Kentucky, like every other state, has a law on the books called a "statute of limitations," which basically sets a deadline for filing a personal injury lawsuit with the state's civil court system. This deadline is one year after the date of the accident in most cases. If you fail to get your lawsuit filed within the one-year window, in most cases you'll be barred from ever bringing it at all, so it's crucial to understand and follow this rule.
For injury claims against a state government agency, you have one year to file a formal claim. See: Injury Claims Against The Government
When you file an insurance claim or court case, you may find that the person or company you want to hold responsible for your injury turns around and argues that you are partly or totally at fault for your injuries. Kentucky has a "comparative fault" rule for dealing with damages when an injured person is found to share the fault for an accident.
Kentucky's comparative fault rule works like this. Suppose that you are shopping in a mall one day when you slip and fall on a spilled puddle of ice cream. You didn't see the ice cream because you were busy looking at a display. When you file your court case, it's determined that you are 10 percent at fault for the accident and the mall is 90 percent at fault. The jury also decides that your total damages equal $1,000.
In this example, a court would apply the comparative fault rule to reduce your total damages amount by an amount equal to your percentage of the fault. Here, that means your $1,000 is reduced by 10 percent, or $100, leaving you $900. Regardless of the amount of fault assigned to you, Kentucky courts calculate comparative fault in the same way.
Kentucky law requires courts to apply the comparative fault rule when a lawsuit is being heard in court and the injured person shares some of the fault for the accident. The rule also comes up frequently during insurance negotiations, so it's wise to be prepared.
Kentucky is a "no-fault" state when it comes to auto insurance. In most auto accidents, Kentucky requires injured people to seek compensation from their own insurance coverage instead of filing a lawsuit in court. In order to file a Kentucky lawsuit, you must have exceeded your personal injury protection (PIP) benefits, and have suffered a "serious injury."

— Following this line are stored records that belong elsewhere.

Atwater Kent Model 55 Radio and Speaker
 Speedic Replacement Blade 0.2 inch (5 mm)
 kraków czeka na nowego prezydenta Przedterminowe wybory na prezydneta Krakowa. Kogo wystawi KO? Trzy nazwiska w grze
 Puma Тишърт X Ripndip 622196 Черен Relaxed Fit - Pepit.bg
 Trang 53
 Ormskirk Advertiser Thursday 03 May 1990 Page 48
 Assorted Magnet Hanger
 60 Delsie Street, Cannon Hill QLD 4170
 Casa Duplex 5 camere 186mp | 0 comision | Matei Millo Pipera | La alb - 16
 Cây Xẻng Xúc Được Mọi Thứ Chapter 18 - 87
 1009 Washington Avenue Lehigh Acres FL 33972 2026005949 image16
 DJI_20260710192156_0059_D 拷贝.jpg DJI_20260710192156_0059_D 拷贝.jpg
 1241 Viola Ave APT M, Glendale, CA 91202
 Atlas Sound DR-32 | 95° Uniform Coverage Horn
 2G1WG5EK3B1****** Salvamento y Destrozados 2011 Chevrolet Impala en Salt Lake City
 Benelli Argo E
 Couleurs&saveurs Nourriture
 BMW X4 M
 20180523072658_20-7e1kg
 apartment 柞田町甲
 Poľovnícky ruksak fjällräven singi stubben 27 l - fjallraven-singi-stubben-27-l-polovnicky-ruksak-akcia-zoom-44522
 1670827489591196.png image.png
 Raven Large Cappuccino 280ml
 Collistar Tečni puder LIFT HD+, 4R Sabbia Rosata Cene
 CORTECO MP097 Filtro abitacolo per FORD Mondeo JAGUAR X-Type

The definition of "serious injury" is a bit vague in Kentucky, but it includes permanent disfigurement and permanent loss of body functions. This vagueness gives you some flexibility to negotiate when talking through an insurance settlement, and arguing that you should be able to step outside of the no-fault system.
For more on this issue, see our article on no-fault car accident cases.
In many states, dog owners are protected (to some degree) from injury liability the first time their dog injures someone if they had no reason to believe the dog was dangerous. This is often called a "one bite" rule. In Kentucky however, a specific statute (Ky. Rev. Stat. § 258.235) makes the owner "strictly liable", meaning regardless of the animal's past behavior, the dog owner is responsible for a personal injury caused by his/her dog. Specifically, the statute reads:
“Any owner whose dog is found to have caused damage to a person, livestock, or other property shall be responsible for that damage.”
Some states set limits on damages in personal injury cases. A few states cap non-economic or "pain and suffering" damages, but not other types of damages. Some states cap damages only in certain types of injury cases, like medical malpractice.
Kentucky has no caps on damages in any type of injury case. Both economic damages and non-economic damages are uncapped.